-- Begin Text to read --
This ART I SEE post, the fifth on the publications of Arieh Allweil (1901-1967), introduces one of two similar books–Anonymous Jew and From a Tour of the Land–that he published in 1939. They are similar in that he illustrated each with 32 linocuts, each have an introduction by Max Brod and each essentially (the linocuts in Anonymous Jew have the briefest of captionshave no text otherwise. Yet they are very dissimilar. Anonymous Jew tells the story of 20th-century European Jews up to the book’s creation from Allweil’s perspective of being a kibbutz pioneer; while From a Tour of the Land is a linocut sequence of landscapes and sights from various places in Mandate Palestine (known among Jews as Eretz Israel). This post presents Anonymous Jew, while the next Allweil post will introduce From a Tour of the Land.

The previous Allweil posts are:

  • Introducing Arieh Allweil. LINK
  • Allweil’s The Book of Amos: Part 1. LINK
  • Allweil’s The Book of Amos: Part 2. LINK
  • Allweil’s Tura Afora suite of lithographs. LINK

None of my Allweil posts would have been possible without the tireless and enthusiastic support of his two daughters: Ruth Sperling and Nava Rosenfeld. And I also want to extend my deep appreciation to Jessica Bonn for her translation of the Brod introduction.

The book Anonymous Jew and its contents are presented courtesy of the Estate of Arieh Allweil.

The photographs of the linocuts from Anonymous Jew are presented courtesy of the Estate of Arieh Allweil.

The dust jackets of Arieh Allweil’s (left) “Anonymous Jew” and (right) “To the Shore.” “Anonymous Jew” was published in 1939; while “To the Shore” was published either in 1943 or 1944. (Photos by Scott Ponemone)
-- End Text to read --
Exercise A
Repeat everything in the Allweil text from "The previous Allweil" down to "by Scott Ponemone)", word for word.
-- Begin Source data --
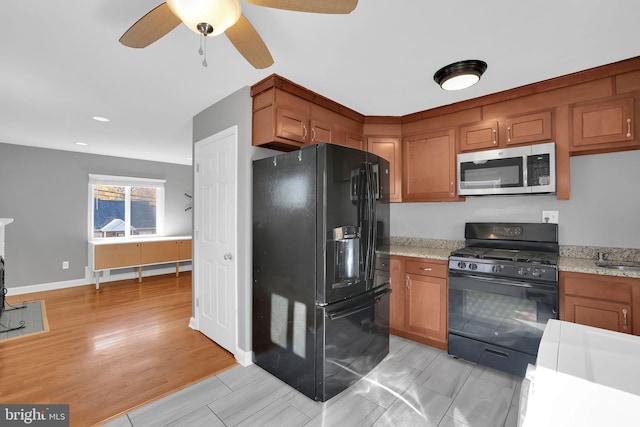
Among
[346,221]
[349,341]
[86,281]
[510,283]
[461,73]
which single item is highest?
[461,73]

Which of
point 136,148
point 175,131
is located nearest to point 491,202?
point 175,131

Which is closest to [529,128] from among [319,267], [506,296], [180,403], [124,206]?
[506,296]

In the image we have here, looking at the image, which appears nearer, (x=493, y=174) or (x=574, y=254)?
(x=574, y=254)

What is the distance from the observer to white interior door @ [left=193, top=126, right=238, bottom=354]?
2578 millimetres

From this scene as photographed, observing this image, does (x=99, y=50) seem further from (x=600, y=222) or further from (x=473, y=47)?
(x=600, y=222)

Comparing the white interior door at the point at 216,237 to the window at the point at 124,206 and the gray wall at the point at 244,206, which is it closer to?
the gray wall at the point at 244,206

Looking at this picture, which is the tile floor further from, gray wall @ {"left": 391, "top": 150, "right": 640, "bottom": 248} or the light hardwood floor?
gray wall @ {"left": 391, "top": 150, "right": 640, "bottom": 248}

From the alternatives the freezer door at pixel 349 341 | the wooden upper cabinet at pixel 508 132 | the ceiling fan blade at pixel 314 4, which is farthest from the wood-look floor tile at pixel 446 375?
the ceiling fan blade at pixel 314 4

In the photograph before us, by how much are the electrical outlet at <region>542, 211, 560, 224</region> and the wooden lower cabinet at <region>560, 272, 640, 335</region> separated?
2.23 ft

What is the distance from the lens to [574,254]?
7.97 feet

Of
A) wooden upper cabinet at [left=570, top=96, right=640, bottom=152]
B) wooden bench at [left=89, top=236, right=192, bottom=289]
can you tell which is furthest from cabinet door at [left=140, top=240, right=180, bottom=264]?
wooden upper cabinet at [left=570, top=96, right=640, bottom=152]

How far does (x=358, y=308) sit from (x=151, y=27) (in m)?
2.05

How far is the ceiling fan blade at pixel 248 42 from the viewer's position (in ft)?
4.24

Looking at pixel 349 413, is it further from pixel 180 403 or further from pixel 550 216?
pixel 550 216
-- End Source data --
Exercise B
Express everything from the start of the spatial relation listing down to the line with "2578 millimetres" (that line included) as a JSON list of strings, one string per line. Skip blank lines and leave out the pictures.

Written response A
The previous Allweil posts are:

  • Introducing Arieh Allweil. LINK
  • Allweil’s The Book of Amos: Part 1. LINK
  • Allweil’s The Book of Amos: Part 2. LINK
  • Allweil’s Tura Afora suite of lithographs. LINK

None of my Allweil posts would have been possible without the tireless and enthusiastic support of his two daughters: Ruth Sperling and Nava Rosenfeld. And I also want to extend my deep appreciation to Jessica Bonn for her translation of the Brod introduction.

The book Anonymous Jew and its contents are presented courtesy of the Estate of Arieh Allweil.

The photographs of the linocuts from Anonymous Jew are presented courtesy of the Estate of Arieh Allweil.

The dust jackets of Arieh Allweil’s (left) “Anonymous Jew” and (right) “To the Shore.” “Anonymous Jew” was published in 1939; while “To the Shore” was published either in 1943 or 1944. (Photos by Scott Ponemone)

Written response B
[
  "Among",
  "[346,221]",
  "[349,341]",
  "[86,281]",
  "[510,283]",
  "[461,73]",
  "which single item is highest?",
  "[461,73]",
  "Which of",
  "point 136,148",
  "point 175,131",
  "is located nearest to point 491,202?",
  "point 175,131",
  "Which is closest to [529,128] from among [319,267], [506,296], [180,403], [124,206]?",
  "[506,296]",
  "In the image we have here, looking at the image, which appears nearer, (x=493, y=174) or (x=574, y=254)?",
  "(x=574, y=254)",
  "What is the distance from the observer to white interior door @ [left=193, top=126, right=238, bottom=354]?",
  "2578 millimetres"
]